Les enfants de moins de 3 ans sont les plus sensibles aux otites à répétition. Les récidives et leurs complications sont assez fréquentes. Heureusement, l’otite se soigne très bien, et se prévient tout aussi bien.
Les petits sont plus sensibles
Il y a deux sortes d’otite : l’otite aiguë est une infection douloureuse et purulente de l’oreille interne; l’otite sérieuse est une complication de l’otite moyenne aiguë.
Les plus petits sont des cibles privilégiées de l’infection de l’oreille pour trois raisons.
La première est que, jusqu’à 5-6 ans, leur trompe d’Eustache est plus large et plus courte (2,5 cm) que celle de l’adulte. Elle se trouve donc plus proche des voies nasales, véritables foyers microbiens.
La deuxième est que, au cours de la petite enfance, les végétations adénoïdes, qui tapissent l’arrière-nez et font rempart contre les infections, sont en " surchauffe " chronique. Pour faire face, elles deviennent plus volumineuses et par conséquent, obstruent la trompe d’Eustache.
La troisième est que, avant 18 ans, les enfants n’ont pas encore développé leurs défenses immunitaires contre les germes qui occasionnent les otites.
Repérer les symptômes
L’otite moyenne aiguë reste la plus fréquente chez les moins de 2 ans : l’enfant a mal à l’oreille, ce qui le rend grognon et le fait pleurer surtout la nuit. Il a de la fièvre, il a de la diarrhée ou vomit. Plus grand, il aura de la température et se plaindra de maux d’oreilles soudaines et sévères. Le seul symptôme qui signale l’otite sérieuse est la baisse d’audition, pas facile à repérer : l’enfant fait répéter les phrases, monte le son de la télévision, parle fort ou au contraire, quand il est plus petit, se replie sur lui-même.
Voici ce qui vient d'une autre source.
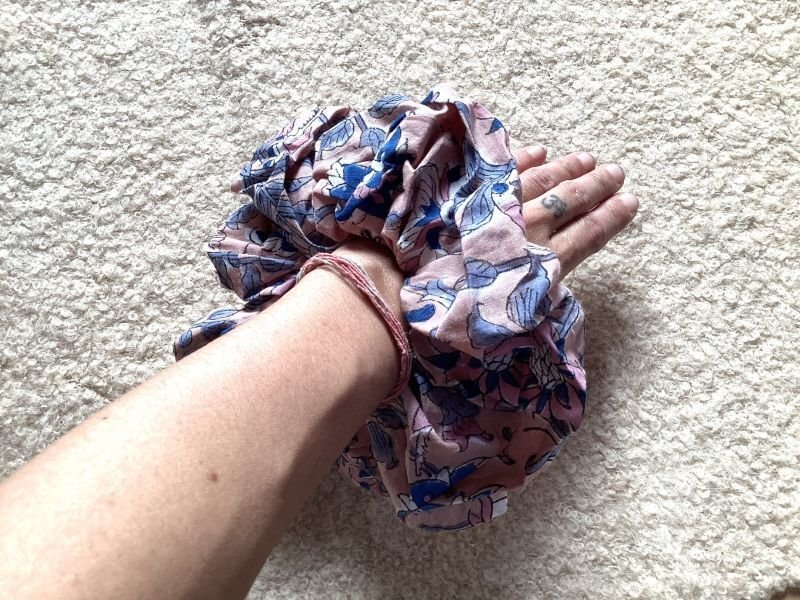 画像21: NEW !ブロックプリント ビッグシュシュ　 (21)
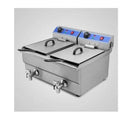 Caterina CT/193 2x10L Double Fryer Heavy Duty – High-Capacity, Fast Heating, Durable Stainless Steel, Perfect for Restaurants, Cafes & Commercial Kitchens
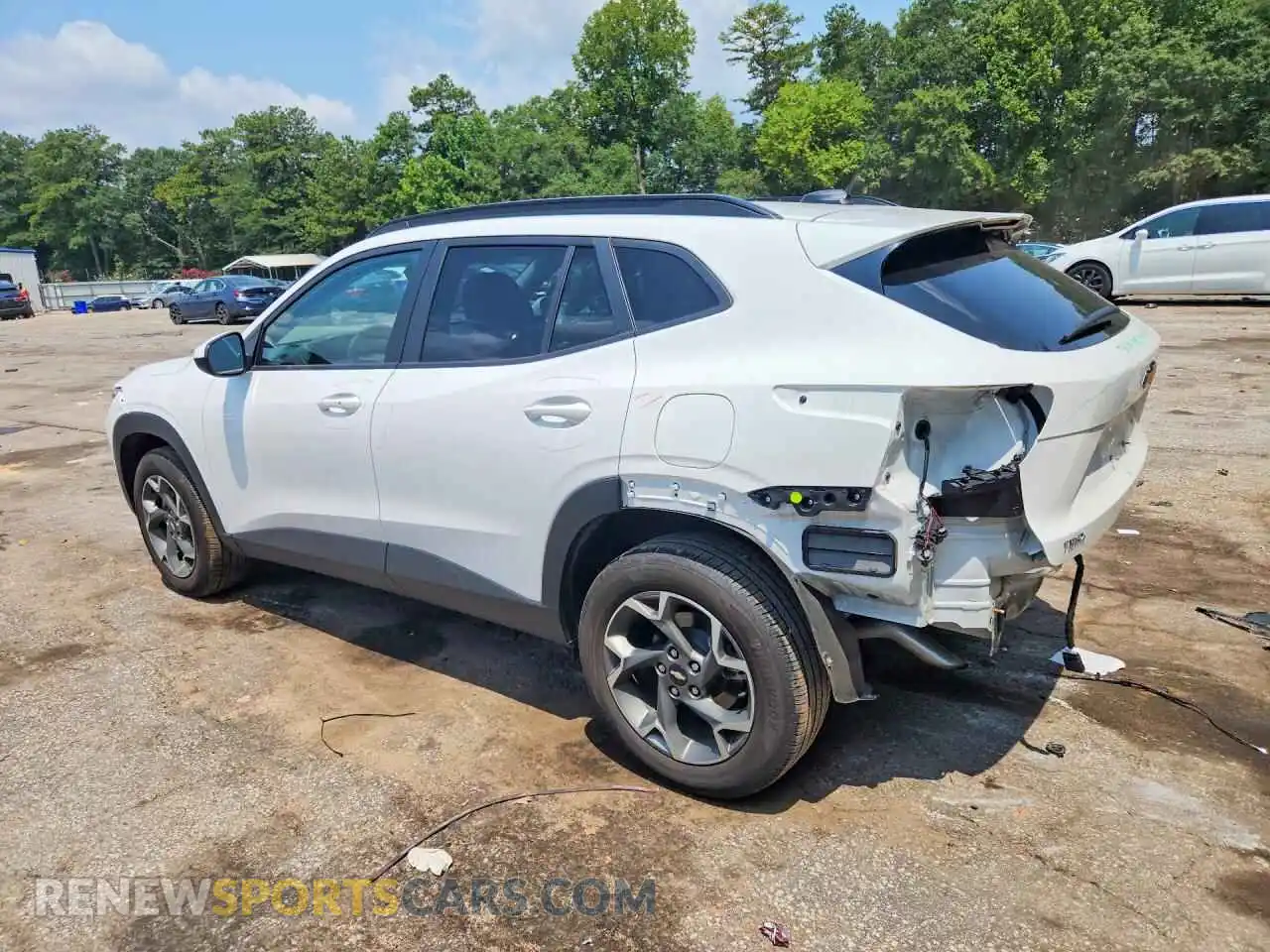 2 Photograph of a damaged car KL77LHEP3SC267450 CHEVROLET TRAX 2025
Consulter systématiquement et traiter
Une otite non détectée peut occasionner une mastoïdite (infection de l’os situé derrière l’oreille) ou une méningite. Les otites à répétition finissent aussi par dégrader le tympan qui peut devenir moins performant. Il est nécessaire de consulter, même si vous croyez savoir ce que c’est et comment la soigner.
L’antibiotique pendant 8 à 10 jours est systématique chez les enfants de moins d’un an, en association avec des analgésiques pour diminuer la douleur et la fièvre. Chez les plus grands, l’antibiotique peut être remplacé par un anti-inflammatoire non-stéroïdien ou à base de cortisone. En complément, le lavage du nez est impératif. Proscrivez les gouttes auriculaires, sauf avis médical. Les douleurs disparaissent au bout de 2 à 3 jours et l’enfant est guéri en moins d’une semaine.
Récidives
Dans 50 % des cas, l’otite a tendance à récidiver. En cas d’otite sérieuse ou à répétition, on préconise d’enlever les végétations puis d’insérer un drain trans-tympanique, petit tube d’aération qui permet de rééquilibrer la pression de l’air et de drainer les sécrétions. Réservée aux enfants de plus d’un an, cette double opération indolore, d’une durée de 15 minutes, est pratiquée sous anesthésie générale. Les drains en titane et certains en silicone permettent à l’enfant de se baigner. Le petit tube s’élimine spontanément en dix à douze mois, au terme desquels un contrôle ORL est obligatoire.
Mieux vaut prévenir : les bons réflexes
Les promenades ont du bon : au contact de l’air frais, les petits vaisseaux se contractent, ce qui décongestionne l’ensemble des organes de la sphère ORL. Résultat : les sécrétions circulent mieux et ne stagnent plus.
Mouchez bébé plusieurs fois par jour, en période épidémique : avec un mouche-nez, après le bain, ou du sérum physiologique deux à trois fois par jour si le nez est encombré. Evitez les mouchages intempestifs qui irritent les muqueuses nasales.
La carence en fer favorise les infections à répétition. Les laits infantiles en sont enrichis. Lorsque l’alimentation est diversifiée, donnez-lui sa ration normale de viande, oeuf, poisson, sans oublier les fruits frais dont la vitamine C permet de mieux assimiler le fer.